# [DOCUMENT SEGMENT]
Segment Open
Article by Amos Aikman courtesy of the Australian
Three, two, one, blast-off. That’s how it’s supposed to go. But instead, space industry regulators have been “dragging the chain” on critical approvals, endangering record-breaking launches, first-of-akind NASA contracts and hundreds of millions or even billions of dollars worth of potential investments, insiders say.
In a pandemic-afflicted world, Australian businesses may be unable to go out, but they can go up. A government report last year forecast that the space sector could generate 20,000 new jobs and add $12b to GDP by 2030.
Australia stood at the forefront of space exploration in the 1950s and ’60s with pioneering work at places like Woomera. But after that it began to languish, some say through government inattention to the vital needs of entrepreneurs and researchers.
One firm seeking to help Australia recapture a leading role and propel its economic recovery is Equatorial Launch Australia, whose boss Carley Scott sounds frustrated.
“You always hear governments say they want projects that are shovel-ready, that ignite national interest, encourage students into STEM, engage people in the bush,” she said. “We are shovelready — there’s nothing else stopping us progressing … we’ve got a contract from NASA that we want to deliver on. We just need the (Australian Space) Agency to come along with us and make sure we can do business.”
ELA is developing a spaceport in Arnhem Land, a significant sovereign asset and a shortcut through industrialisation that could see firms attached to one of Earth’s most ancient civilisations working with frontier science.
ELA has already generated 13 local jobs with 10 going to Aboriginal people. The company was meant to send its first NASA rocket skywards this dry season, which would have been the agency’s first commercial spaceport launch.
Segment Closed
# [DIRECTIONS]
1. Reproduce the article on Australia's space industry word for word, covering everything from "Article by Amos" down to "GDP by 2030.".
2. Carry on the article about Australia's space industry and the Arnhem Land spaceport from its final sentence.

# [INFORMATION PROVIDED]
Segment Open
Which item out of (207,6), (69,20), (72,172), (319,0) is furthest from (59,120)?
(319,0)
Segment Closed
# [RESULTS]
1.
Article by Amos Aikman courtesy of the Australian
Three, two, one, blast-off. That’s how it’s supposed to go. But instead, space industry regulators have been “dragging the chain” on critical approvals, endangering record-breaking launches, first-of-akind NASA contracts and hundreds of millions or even billions of dollars worth of potential investments, insiders say.
In a pandemic-afflicted world, Australian businesses may be unable to go out, but they can go up. A government report last year forecast that the space sector could generate 20,000 new jobs and add $12b to GDP by 2030.

2.
“This is a really big deal,” Ms Scott said. “The rest of the world has looked at this opportunity and marvelled and been exceptionally impressed that Australia has been able to secure this world-first.”
ELA is still awaiting approvals to operate its facility and for longplanned takeoffs. Had the coronavirus pandemic not intervened, delaying NASA, the regulatory hold-ups would have precluded ELA meeting contractual obligations, something Scott describes as a “significant risk to national pride and positioning in this fast-growing market”.
South Australian Premier Steven Marshall last week announced that Southern Launch would send Australia’s first commercial spacecapable rocket to the edge of the atmosphere on 15 September. The craft, which resembles a hyperdrive-equipped Hills Hoist pole, will carry a whiteboard markersized payload designed by DEWC Technologies, a military firm working on a constellation of satellites to spot enemies before they breach the horizon.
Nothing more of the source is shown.